Directions:
Quote the data below in full, please, without altering anything.

Extracted entries:
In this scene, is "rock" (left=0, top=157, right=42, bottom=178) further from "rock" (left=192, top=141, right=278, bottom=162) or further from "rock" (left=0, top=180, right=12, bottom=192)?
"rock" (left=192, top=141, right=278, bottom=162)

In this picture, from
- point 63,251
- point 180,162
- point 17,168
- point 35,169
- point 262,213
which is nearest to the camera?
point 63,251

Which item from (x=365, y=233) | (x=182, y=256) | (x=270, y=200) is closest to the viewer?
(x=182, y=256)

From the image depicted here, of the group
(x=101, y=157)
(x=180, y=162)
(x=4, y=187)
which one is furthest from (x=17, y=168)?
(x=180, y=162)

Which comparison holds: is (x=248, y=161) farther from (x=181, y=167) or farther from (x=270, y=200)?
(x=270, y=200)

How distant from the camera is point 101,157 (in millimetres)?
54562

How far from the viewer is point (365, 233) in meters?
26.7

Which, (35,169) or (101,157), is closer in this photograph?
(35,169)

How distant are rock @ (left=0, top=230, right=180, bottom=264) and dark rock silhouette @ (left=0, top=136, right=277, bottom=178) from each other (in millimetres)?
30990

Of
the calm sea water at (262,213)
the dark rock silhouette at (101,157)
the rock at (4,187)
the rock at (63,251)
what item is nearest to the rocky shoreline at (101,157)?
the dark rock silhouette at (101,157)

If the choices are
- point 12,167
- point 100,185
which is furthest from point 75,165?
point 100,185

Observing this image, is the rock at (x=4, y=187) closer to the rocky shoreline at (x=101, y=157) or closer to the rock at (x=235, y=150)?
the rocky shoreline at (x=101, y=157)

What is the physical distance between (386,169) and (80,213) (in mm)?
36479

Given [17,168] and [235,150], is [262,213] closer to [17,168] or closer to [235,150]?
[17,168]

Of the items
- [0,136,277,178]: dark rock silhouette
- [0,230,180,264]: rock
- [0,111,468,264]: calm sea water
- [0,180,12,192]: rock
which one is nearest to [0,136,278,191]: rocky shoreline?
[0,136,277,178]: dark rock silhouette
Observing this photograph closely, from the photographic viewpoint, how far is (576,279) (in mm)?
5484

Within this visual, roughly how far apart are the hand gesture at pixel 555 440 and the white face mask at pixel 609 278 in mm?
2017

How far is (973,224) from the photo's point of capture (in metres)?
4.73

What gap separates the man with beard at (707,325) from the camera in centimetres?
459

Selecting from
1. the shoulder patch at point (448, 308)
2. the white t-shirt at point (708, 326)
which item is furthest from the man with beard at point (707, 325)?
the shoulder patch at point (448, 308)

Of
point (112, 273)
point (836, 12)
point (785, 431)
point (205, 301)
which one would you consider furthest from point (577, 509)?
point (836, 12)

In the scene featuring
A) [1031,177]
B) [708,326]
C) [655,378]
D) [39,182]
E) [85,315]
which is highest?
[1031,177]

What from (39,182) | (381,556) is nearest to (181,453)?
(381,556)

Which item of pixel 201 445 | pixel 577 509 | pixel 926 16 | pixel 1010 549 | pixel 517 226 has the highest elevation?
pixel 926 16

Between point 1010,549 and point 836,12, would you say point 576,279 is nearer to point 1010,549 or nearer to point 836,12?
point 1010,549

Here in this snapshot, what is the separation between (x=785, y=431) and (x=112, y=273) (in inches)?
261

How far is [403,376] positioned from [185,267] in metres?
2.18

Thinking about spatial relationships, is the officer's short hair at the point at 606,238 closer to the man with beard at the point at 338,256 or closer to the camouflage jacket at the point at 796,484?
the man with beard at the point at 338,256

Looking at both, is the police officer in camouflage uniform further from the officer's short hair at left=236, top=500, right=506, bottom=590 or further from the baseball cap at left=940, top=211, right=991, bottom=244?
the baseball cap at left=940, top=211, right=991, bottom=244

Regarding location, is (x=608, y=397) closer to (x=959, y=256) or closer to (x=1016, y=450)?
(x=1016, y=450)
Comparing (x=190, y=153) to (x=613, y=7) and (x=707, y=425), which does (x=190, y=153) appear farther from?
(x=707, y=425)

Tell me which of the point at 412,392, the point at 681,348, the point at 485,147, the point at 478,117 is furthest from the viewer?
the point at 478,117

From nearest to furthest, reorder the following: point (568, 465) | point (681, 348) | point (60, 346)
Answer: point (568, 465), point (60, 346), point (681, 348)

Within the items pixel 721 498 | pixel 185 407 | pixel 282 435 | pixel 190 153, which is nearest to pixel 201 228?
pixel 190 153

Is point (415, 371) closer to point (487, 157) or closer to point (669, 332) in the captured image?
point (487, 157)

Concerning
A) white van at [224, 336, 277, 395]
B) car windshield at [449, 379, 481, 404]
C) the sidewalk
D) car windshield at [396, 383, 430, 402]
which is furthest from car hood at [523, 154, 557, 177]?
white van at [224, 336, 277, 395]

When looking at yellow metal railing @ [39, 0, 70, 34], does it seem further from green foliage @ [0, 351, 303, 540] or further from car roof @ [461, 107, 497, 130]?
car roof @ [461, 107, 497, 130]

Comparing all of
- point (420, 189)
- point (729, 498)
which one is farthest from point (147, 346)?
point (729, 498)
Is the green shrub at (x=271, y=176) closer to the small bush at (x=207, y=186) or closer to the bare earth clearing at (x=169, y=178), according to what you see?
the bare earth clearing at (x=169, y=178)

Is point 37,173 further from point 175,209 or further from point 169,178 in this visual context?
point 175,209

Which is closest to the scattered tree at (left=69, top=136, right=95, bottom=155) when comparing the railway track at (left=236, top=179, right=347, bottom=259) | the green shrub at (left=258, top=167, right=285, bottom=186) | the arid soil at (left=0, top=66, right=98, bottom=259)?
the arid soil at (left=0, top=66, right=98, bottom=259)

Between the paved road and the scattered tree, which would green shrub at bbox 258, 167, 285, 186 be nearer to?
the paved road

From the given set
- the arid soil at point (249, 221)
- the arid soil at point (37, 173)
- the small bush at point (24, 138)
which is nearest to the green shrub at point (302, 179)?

Answer to the problem:
In this scene, is "rock" (left=0, top=157, right=42, bottom=178) further from "rock" (left=192, top=141, right=278, bottom=162) or further from "rock" (left=0, top=180, right=12, bottom=192)?
"rock" (left=192, top=141, right=278, bottom=162)

In this picture, from
- point 63,251
- point 180,162
- point 17,168
- point 35,169
- point 262,213
which is nearest to the camera?
point 63,251

Which item from (x=365, y=233) | (x=182, y=256) | (x=270, y=200) is closest to the viewer?
(x=182, y=256)

From the image depicted here, of the group
(x=101, y=157)
(x=180, y=162)
(x=4, y=187)
which one is furthest from (x=17, y=168)?
(x=180, y=162)

Which comparison holds: is (x=248, y=161) farther from (x=181, y=167) or farther from (x=270, y=200)?
(x=270, y=200)

How distant from the camera is point 101,157 (in millimetres)?
54562

How far from the viewer is point (365, 233) in meters?
26.7

Which, (35,169) or (101,157), is closer in this photograph?
(35,169)

How distant are rock @ (left=0, top=230, right=180, bottom=264) and dark rock silhouette @ (left=0, top=136, right=277, bottom=178) from each other (in millimetres)?
30990

Of
the calm sea water at (262,213)
the dark rock silhouette at (101,157)
the rock at (4,187)
the rock at (63,251)
what item is nearest to the rocky shoreline at (101,157)?
the dark rock silhouette at (101,157)

If the choices are
- point 12,167
- point 100,185
which is furthest from point 75,165?
point 100,185

Observing this image, is the rock at (x=4, y=187) closer to the rocky shoreline at (x=101, y=157) or closer to the rock at (x=235, y=150)?
the rocky shoreline at (x=101, y=157)

What is the physical distance between (386,169) and (80,213) (in mm)?
36479

Given [17,168] and [235,150], is [262,213] closer to [17,168] or closer to [235,150]?
[17,168]

Of the items
- [0,136,277,178]: dark rock silhouette
- [0,230,180,264]: rock
- [0,111,468,264]: calm sea water
- [0,180,12,192]: rock
which one is nearest to [0,136,278,191]: rocky shoreline?
[0,136,277,178]: dark rock silhouette
Observing this photograph closely, from the photographic viewpoint, how far is (576,279) (in mm)?
5484

Within this visual, roughly how far apart are the hand gesture at pixel 555 440 and the white face mask at pixel 609 278 in mm?
2017

How far is (973,224) from the photo's point of capture (in metres)?
4.73

What gap separates the man with beard at (707,325) from the camera in centimetres?
459

Selecting from
1. the shoulder patch at point (448, 308)
2. the white t-shirt at point (708, 326)
which item is furthest from the man with beard at point (707, 325)?
the shoulder patch at point (448, 308)

Of
point (112, 273)
point (836, 12)
point (785, 431)
point (205, 301)
which one would you consider furthest from point (577, 509)?
point (836, 12)

In the scene featuring
A) [1031,177]
B) [708,326]
C) [655,378]
D) [39,182]
E) [85,315]
which is highest?
[1031,177]

What from (39,182) | (381,556) is nearest to (181,453)?
(381,556)

Which item of pixel 201 445 | pixel 577 509 | pixel 926 16 | pixel 1010 549 | pixel 517 226 has the highest elevation?
pixel 926 16

Between point 1010,549 and point 836,12, would you say point 576,279 is nearer to point 1010,549 or nearer to point 836,12?
point 1010,549

Here in this snapshot, what is the separation between (x=785, y=431) and (x=112, y=273) (in inches)?
261

How far is [403,376] positioned from [185,267] in metres?
2.18

Thinking about spatial relationships, is the officer's short hair at the point at 606,238 closer to the man with beard at the point at 338,256 or closer to the camouflage jacket at the point at 796,484?
the man with beard at the point at 338,256

Looking at both, is the police officer in camouflage uniform further from the officer's short hair at left=236, top=500, right=506, bottom=590 or further from the baseball cap at left=940, top=211, right=991, bottom=244?
the baseball cap at left=940, top=211, right=991, bottom=244

Regarding location, is (x=608, y=397) closer to (x=959, y=256) or closer to (x=1016, y=450)?
(x=1016, y=450)
Comparing (x=190, y=153) to (x=613, y=7) and (x=707, y=425), which does (x=190, y=153) appear farther from?
(x=707, y=425)

Tell me which of the point at 412,392, the point at 681,348, the point at 485,147, the point at 478,117 is furthest from the viewer?
the point at 478,117

From nearest to furthest, reorder the following: point (568, 465) | point (681, 348) | point (60, 346)
Answer: point (568, 465), point (60, 346), point (681, 348)

Within the items pixel 721 498 | pixel 185 407 | pixel 282 435 | pixel 190 153, which is nearest to pixel 201 228?
pixel 190 153

Is point (415, 371) closer to point (487, 157) or closer to point (669, 332) in the captured image?
point (487, 157)

Concerning
A) white van at [224, 336, 277, 395]
B) car windshield at [449, 379, 481, 404]
C) the sidewalk
D) car windshield at [396, 383, 430, 402]
which is furthest from car hood at [523, 154, 557, 177]?
white van at [224, 336, 277, 395]

When looking at yellow metal railing @ [39, 0, 70, 34], does it seem further from green foliage @ [0, 351, 303, 540] or further from car roof @ [461, 107, 497, 130]?
car roof @ [461, 107, 497, 130]

Comparing all of
- point (420, 189)
- point (729, 498)
which one is farthest from point (147, 346)?
point (729, 498)
Is the green shrub at (x=271, y=176) closer to the small bush at (x=207, y=186) or closer to the bare earth clearing at (x=169, y=178), according to what you see?
the bare earth clearing at (x=169, y=178)

Is point 37,173 further from point 175,209 or further from point 169,178 in this visual context?
point 175,209

Which is closest to the scattered tree at (left=69, top=136, right=95, bottom=155) when comparing the railway track at (left=236, top=179, right=347, bottom=259) | the green shrub at (left=258, top=167, right=285, bottom=186) | the arid soil at (left=0, top=66, right=98, bottom=259)?
the arid soil at (left=0, top=66, right=98, bottom=259)

Between the paved road and the scattered tree, which would green shrub at bbox 258, 167, 285, 186 be nearer to?
the paved road

From the given set
- the arid soil at point (249, 221)
- the arid soil at point (37, 173)
- the small bush at point (24, 138)
which is nearest to the green shrub at point (302, 179)?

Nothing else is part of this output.